→ **ABOUT THIS EXERCISE**
Below is a block of data; give all of it again word for word.

Collected data entries
━━━━━━━━━━
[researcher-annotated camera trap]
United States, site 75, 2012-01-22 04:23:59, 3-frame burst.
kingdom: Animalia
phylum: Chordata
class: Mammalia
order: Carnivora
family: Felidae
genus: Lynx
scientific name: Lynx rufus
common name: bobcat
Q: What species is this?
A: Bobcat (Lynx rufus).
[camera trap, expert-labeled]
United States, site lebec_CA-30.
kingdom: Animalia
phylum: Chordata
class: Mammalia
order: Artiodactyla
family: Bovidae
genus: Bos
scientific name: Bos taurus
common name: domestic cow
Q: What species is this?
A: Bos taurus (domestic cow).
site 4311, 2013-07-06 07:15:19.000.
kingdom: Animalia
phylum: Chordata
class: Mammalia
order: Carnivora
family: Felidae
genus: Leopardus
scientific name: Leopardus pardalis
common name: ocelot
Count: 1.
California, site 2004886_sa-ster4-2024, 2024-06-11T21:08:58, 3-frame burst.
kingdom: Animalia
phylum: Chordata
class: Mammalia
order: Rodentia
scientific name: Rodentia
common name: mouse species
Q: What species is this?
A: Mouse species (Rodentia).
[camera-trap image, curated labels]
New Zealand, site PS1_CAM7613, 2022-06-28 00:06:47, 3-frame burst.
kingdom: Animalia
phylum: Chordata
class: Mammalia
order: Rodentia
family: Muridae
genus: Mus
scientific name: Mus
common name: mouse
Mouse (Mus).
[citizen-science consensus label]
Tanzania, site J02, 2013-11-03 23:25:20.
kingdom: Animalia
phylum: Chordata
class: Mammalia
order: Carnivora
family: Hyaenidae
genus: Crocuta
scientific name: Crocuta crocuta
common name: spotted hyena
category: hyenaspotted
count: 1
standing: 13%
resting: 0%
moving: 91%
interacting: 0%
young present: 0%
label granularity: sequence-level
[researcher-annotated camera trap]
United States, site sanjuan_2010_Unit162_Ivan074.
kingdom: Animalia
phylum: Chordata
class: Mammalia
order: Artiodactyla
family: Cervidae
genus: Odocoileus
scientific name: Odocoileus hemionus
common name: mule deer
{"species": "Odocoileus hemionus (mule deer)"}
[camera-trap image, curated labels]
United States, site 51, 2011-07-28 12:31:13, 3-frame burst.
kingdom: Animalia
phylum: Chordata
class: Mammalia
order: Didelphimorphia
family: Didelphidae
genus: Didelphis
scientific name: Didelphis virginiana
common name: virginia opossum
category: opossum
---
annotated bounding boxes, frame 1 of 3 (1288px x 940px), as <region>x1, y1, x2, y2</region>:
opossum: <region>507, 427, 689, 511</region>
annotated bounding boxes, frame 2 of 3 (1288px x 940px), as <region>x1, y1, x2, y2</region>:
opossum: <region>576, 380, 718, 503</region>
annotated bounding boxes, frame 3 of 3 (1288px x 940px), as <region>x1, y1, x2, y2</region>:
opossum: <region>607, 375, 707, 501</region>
━━━━━━━━━━
→ **ANSWER BOX**
[researcher-annotated camera trap]
United States, site 75, 2012-01-22 04:23:59, 3-frame burst.
kingdom: Animalia
phylum: Chordata
class: Mammalia
order: Carnivora
family: Felidae
genus: Lynx
scientific name: Lynx rufus
common name: bobcat
Q: What species is this?
A: Bobcat (Lynx rufus).
[camera trap, expert-labeled]
United States, site lebec_CA-30.
kingdom: Animalia
phylum: Chordata
class: Mammalia
order: Artiodactyla
family: Bovidae
genus: Bos
scientific name: Bos taurus
common name: domestic cow
Q: What species is this?
A: Bos taurus (domestic cow).
site 4311, 2013-07-06 07:15:19.000.
kingdom: Animalia
phylum: Chordata
class: Mammalia
order: Carnivora
family: Felidae
genus: Leopardus
scientific name: Leopardus pardalis
common name: ocelot
Count: 1.
California, site 2004886_sa-ster4-2024, 2024-06-11T21:08:58, 3-frame burst.
kingdom: Animalia
phylum: Chordata
class: Mammalia
order: Rodentia
scientific name: Rodentia
common name: mouse species
Q: What species is this?
A: Mouse species (Rodentia).
[camera-trap image, curated labels]
New Zealand, site PS1_CAM7613, 2022-06-28 00:06:47, 3-frame burst.
kingdom: Animalia
phylum: Chordata
class: Mammalia
order: Rodentia
family: Muridae
genus: Mus
scientific name: Mus
common name: mouse
Mouse (Mus).
[citizen-science consensus label]
Tanzania, site J02, 2013-11-03 23:25:20.
kingdom: Animalia
phylum: Chordata
class: Mammalia
order: Carnivora
family: Hyaenidae
genus: Crocuta
scientific name: Crocuta crocuta
common name: spotted hyena
category: hyenaspotted
count: 1
standing: 13%
resting: 0%
moving: 91%
interacting: 0%
young present: 0%
label granularity: sequence-level
[researcher-annotated camera trap]
United States, site sanjuan_2010_Unit162_Ivan074.
kingdom: Animalia
phylum: Chordata
class: Mammalia
order: Artiodactyla
family: Cervidae
genus: Odocoileus
scientific name: Odocoileus hemionus
common name: mule deer
{"species": "Odocoileus hemionus (mule deer)"}
[camera-trap image, curated labels]
United States, site 51, 2011-07-28 12:31:13, 3-frame burst.
kingdom: Animalia
phylum: Chordata
class: Mammalia
order: Didelphimorphia
family: Didelphidae
genus: Didelphis
scientific name: Didelphis virginiana
common name: virginia opossum
category: opossum
---
annotated bounding boxes, frame 1 of 3 (1288px x 940px), as <region>x1, y1, x2, y2</region>:
opossum: <region>507, 427, 689, 511</region>
annotated bounding boxes, frame 2 of 3 (1288px x 940px), as <region>x1, y1, x2, y2</region>:
opossum: <region>576, 380, 718, 503</region>
annotated bounding boxes, frame 3 of 3 (1288px x 940px), as <region>x1, y1, x2, y2</region>:
opossum: <region>607, 375, 707, 501</region>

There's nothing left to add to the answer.